Start RECORDS TO USE
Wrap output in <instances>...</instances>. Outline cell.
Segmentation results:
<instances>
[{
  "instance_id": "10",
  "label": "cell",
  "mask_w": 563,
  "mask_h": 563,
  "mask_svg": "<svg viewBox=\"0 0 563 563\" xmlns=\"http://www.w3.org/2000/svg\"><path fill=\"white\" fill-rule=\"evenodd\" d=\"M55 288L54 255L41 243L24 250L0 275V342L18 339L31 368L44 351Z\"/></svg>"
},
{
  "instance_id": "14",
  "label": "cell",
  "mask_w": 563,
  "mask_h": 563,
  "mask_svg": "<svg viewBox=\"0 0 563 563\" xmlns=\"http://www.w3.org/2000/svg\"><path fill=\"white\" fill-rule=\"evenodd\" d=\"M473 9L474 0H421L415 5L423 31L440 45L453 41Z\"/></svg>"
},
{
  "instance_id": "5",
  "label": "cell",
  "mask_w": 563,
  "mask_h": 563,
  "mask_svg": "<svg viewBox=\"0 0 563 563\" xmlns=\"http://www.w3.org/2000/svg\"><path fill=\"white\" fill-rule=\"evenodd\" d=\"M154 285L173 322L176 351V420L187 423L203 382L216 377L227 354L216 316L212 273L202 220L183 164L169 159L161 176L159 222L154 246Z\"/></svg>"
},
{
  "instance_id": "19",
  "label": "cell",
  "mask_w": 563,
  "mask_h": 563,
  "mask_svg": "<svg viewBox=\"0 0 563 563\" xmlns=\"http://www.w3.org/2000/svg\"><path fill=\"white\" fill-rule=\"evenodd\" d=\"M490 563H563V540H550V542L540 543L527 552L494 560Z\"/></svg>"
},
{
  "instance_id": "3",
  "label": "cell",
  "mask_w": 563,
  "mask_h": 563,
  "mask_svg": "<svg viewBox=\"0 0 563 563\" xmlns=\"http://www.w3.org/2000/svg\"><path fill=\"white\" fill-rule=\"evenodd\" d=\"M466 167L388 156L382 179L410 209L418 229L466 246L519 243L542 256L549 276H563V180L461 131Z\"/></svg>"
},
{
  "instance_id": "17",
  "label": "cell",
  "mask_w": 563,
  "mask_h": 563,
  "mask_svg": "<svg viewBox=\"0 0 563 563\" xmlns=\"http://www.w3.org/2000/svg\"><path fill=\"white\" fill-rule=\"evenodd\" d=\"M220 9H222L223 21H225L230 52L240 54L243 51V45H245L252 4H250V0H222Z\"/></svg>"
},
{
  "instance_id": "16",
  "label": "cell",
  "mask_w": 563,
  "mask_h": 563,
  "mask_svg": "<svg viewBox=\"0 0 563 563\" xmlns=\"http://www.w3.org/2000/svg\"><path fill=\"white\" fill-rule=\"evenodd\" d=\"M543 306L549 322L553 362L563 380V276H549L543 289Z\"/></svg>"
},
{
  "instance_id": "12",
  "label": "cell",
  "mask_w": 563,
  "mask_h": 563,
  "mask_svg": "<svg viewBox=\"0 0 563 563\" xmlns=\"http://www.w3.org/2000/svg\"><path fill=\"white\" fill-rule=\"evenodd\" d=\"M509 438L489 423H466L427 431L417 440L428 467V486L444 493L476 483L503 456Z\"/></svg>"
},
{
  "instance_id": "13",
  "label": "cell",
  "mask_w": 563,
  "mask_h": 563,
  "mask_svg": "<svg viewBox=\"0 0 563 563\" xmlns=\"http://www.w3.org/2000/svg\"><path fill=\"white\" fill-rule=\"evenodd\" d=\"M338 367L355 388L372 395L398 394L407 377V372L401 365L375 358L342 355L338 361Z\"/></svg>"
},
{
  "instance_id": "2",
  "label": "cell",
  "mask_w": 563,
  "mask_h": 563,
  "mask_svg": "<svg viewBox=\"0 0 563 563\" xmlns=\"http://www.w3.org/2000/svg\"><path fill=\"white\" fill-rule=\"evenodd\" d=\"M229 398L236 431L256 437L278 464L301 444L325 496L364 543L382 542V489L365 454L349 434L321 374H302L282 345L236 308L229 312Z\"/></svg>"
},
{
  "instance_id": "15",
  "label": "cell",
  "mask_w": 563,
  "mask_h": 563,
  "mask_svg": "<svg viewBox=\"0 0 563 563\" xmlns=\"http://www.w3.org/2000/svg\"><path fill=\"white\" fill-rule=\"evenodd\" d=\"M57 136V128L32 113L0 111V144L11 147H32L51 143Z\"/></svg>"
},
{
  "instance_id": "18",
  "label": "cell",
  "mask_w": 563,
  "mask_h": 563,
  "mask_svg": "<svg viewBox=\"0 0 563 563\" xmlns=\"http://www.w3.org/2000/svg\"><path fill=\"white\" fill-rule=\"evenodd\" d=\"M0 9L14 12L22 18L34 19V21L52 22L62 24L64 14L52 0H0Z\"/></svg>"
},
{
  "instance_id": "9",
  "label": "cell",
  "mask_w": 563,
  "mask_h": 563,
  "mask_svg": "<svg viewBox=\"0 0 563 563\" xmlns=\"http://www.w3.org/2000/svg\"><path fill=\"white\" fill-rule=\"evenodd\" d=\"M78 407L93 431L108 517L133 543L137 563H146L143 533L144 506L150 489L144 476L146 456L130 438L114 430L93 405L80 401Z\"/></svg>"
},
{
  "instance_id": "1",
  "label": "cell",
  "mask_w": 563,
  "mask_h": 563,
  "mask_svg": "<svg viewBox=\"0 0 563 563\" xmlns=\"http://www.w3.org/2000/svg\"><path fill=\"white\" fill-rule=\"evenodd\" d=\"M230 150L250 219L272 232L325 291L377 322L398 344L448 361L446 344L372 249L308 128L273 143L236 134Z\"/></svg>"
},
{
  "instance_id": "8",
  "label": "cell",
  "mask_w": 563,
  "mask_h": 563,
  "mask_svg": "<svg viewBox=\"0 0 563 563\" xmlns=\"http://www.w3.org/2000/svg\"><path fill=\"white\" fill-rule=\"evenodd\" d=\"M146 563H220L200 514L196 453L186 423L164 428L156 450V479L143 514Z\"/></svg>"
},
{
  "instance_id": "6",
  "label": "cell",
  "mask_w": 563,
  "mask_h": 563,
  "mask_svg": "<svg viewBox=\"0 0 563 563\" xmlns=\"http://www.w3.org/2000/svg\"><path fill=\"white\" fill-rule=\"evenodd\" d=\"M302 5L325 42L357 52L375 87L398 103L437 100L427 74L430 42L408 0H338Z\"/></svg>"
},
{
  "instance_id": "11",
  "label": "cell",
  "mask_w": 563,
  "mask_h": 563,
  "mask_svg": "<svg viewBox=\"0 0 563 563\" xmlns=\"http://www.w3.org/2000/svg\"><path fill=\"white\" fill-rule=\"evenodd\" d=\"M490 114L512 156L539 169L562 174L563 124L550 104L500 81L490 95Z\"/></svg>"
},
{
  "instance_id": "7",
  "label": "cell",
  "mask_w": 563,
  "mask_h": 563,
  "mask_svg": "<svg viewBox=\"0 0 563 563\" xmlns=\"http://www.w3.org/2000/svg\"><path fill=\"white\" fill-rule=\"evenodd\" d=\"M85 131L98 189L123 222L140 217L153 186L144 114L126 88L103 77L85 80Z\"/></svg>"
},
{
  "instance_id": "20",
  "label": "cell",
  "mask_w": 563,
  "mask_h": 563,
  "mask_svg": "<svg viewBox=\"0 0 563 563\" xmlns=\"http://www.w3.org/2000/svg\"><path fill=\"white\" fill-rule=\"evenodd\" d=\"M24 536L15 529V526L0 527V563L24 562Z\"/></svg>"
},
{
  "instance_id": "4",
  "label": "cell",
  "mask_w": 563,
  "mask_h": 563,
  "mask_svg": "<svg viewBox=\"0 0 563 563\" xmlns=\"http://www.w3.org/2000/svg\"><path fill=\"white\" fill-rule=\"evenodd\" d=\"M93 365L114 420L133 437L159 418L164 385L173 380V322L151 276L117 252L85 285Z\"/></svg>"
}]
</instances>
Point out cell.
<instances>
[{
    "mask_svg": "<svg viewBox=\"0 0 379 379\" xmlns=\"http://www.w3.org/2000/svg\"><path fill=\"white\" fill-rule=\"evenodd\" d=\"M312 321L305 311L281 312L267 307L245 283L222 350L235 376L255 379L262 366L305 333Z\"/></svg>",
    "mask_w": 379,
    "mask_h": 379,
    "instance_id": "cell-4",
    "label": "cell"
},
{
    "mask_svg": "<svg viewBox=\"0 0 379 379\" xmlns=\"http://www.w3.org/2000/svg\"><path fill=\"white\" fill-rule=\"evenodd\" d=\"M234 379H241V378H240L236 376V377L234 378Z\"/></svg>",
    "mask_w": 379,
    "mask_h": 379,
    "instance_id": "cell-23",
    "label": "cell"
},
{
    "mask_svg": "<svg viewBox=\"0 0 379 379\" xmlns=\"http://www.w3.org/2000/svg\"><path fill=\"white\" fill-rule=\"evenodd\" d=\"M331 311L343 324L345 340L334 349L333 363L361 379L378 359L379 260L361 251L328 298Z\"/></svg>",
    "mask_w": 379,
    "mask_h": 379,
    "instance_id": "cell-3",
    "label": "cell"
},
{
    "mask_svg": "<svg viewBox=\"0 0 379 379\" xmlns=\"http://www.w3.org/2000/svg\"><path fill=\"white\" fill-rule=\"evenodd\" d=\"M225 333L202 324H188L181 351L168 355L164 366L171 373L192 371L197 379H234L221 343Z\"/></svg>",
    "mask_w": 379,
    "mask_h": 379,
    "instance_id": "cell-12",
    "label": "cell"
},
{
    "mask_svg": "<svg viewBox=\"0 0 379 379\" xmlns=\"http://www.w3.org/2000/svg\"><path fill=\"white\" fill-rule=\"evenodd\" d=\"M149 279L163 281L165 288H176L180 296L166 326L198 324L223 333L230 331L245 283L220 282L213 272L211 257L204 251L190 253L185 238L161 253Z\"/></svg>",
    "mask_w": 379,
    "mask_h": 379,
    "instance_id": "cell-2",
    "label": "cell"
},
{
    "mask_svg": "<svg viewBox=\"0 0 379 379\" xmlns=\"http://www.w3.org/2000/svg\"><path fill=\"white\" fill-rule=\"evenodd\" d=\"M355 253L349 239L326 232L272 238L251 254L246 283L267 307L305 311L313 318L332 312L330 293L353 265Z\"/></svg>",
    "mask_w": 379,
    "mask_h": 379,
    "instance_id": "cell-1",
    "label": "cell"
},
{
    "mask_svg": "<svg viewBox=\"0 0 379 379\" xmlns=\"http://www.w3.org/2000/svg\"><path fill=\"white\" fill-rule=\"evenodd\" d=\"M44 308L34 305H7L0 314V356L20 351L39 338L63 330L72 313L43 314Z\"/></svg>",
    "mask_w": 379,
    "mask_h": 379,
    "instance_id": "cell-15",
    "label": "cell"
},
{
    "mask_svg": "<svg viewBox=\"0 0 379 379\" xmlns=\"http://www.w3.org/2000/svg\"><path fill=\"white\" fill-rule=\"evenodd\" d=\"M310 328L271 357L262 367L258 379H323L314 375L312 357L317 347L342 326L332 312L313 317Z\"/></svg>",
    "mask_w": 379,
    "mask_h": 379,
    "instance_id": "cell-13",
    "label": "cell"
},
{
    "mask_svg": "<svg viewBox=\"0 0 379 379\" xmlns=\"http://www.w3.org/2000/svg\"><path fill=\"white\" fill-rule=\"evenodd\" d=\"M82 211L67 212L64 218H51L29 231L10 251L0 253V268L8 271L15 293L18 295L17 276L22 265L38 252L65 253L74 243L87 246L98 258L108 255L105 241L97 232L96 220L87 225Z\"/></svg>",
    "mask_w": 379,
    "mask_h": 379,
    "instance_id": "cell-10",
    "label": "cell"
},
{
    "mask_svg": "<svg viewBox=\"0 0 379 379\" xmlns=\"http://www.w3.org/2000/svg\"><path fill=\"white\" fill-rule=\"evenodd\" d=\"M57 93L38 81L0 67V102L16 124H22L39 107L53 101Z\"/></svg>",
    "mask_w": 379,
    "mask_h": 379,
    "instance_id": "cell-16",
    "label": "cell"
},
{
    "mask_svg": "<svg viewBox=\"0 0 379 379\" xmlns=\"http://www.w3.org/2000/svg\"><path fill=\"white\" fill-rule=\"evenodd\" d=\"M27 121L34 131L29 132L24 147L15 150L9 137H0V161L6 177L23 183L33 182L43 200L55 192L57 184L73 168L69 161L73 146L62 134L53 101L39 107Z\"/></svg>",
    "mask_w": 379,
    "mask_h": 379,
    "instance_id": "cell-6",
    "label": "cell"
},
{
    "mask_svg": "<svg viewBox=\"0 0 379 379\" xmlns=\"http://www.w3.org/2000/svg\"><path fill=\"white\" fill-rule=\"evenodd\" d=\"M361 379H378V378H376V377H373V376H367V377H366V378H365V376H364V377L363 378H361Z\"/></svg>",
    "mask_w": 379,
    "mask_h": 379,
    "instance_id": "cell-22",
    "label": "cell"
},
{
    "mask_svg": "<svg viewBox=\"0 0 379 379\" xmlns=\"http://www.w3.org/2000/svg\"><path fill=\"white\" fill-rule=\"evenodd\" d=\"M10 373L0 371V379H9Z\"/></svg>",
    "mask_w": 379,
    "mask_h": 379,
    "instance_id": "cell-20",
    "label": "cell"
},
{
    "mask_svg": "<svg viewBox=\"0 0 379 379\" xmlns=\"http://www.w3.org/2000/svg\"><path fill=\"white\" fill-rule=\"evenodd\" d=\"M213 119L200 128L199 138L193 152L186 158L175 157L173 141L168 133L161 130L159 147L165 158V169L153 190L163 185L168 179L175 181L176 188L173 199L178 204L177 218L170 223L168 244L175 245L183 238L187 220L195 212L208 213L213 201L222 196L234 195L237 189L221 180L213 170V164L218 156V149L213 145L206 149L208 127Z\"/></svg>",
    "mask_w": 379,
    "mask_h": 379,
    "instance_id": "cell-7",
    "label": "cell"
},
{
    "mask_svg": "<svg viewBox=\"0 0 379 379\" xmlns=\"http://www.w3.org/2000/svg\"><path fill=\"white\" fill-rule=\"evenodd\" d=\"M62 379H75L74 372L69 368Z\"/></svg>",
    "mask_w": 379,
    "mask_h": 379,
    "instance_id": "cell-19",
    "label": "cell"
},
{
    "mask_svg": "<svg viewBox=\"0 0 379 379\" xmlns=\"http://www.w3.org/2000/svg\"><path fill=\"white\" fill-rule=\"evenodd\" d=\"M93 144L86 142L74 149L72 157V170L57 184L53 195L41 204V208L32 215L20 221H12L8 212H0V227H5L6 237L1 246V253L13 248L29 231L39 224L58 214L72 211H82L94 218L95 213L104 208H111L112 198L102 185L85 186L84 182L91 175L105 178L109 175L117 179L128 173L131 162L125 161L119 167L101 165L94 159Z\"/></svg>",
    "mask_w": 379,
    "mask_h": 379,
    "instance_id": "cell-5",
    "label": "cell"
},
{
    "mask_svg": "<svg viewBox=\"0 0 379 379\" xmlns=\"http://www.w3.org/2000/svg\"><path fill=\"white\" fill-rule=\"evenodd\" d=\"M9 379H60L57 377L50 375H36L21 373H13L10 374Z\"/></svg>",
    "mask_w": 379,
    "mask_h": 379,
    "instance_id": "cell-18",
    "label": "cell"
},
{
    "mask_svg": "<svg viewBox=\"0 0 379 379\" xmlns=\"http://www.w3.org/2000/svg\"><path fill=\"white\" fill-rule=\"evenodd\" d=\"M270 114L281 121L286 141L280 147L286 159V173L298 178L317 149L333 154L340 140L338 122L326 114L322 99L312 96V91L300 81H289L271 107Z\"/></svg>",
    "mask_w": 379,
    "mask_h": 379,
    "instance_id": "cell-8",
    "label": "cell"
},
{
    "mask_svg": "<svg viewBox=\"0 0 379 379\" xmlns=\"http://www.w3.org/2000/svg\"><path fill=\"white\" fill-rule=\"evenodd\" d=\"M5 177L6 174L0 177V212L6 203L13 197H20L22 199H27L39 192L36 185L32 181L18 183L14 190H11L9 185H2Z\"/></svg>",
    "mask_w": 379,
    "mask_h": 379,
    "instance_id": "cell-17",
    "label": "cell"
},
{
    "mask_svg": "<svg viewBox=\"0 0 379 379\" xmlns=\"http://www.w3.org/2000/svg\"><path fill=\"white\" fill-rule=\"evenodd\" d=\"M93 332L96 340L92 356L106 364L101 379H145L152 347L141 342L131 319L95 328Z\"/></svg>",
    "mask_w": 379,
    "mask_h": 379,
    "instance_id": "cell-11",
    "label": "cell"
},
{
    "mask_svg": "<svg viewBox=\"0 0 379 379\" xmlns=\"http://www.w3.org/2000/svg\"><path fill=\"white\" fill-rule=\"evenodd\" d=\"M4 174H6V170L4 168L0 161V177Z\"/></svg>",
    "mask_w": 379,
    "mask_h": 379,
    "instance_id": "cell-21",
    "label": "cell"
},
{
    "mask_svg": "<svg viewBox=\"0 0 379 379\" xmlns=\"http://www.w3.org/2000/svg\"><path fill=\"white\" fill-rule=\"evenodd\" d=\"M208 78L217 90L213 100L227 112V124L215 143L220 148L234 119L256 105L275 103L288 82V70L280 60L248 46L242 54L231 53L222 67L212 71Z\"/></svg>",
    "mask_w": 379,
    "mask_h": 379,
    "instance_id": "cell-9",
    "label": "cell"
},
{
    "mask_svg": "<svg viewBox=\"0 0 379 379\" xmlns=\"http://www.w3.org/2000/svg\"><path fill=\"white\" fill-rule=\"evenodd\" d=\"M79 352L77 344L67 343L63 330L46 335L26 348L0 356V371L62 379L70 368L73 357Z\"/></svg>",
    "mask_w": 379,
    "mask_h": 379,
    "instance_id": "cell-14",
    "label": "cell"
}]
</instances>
End RECORDS TO USE
- GIVEN TASK
Write out, without any change, the lines above from the very first one through the line containing "9L474 0H421L415 5L423", including both.

- EXERCISE SOLUTION
Wrap output in <instances>...</instances>. Outline cell.
Segmentation results:
<instances>
[{
  "instance_id": "10",
  "label": "cell",
  "mask_w": 563,
  "mask_h": 563,
  "mask_svg": "<svg viewBox=\"0 0 563 563\" xmlns=\"http://www.w3.org/2000/svg\"><path fill=\"white\" fill-rule=\"evenodd\" d=\"M55 288L54 255L41 243L24 250L0 275V342L18 339L31 368L44 351Z\"/></svg>"
},
{
  "instance_id": "14",
  "label": "cell",
  "mask_w": 563,
  "mask_h": 563,
  "mask_svg": "<svg viewBox=\"0 0 563 563\" xmlns=\"http://www.w3.org/2000/svg\"><path fill=\"white\" fill-rule=\"evenodd\" d=\"M473 9L474 0H421L415 5L423 31L440 45L453 41Z\"/></svg>"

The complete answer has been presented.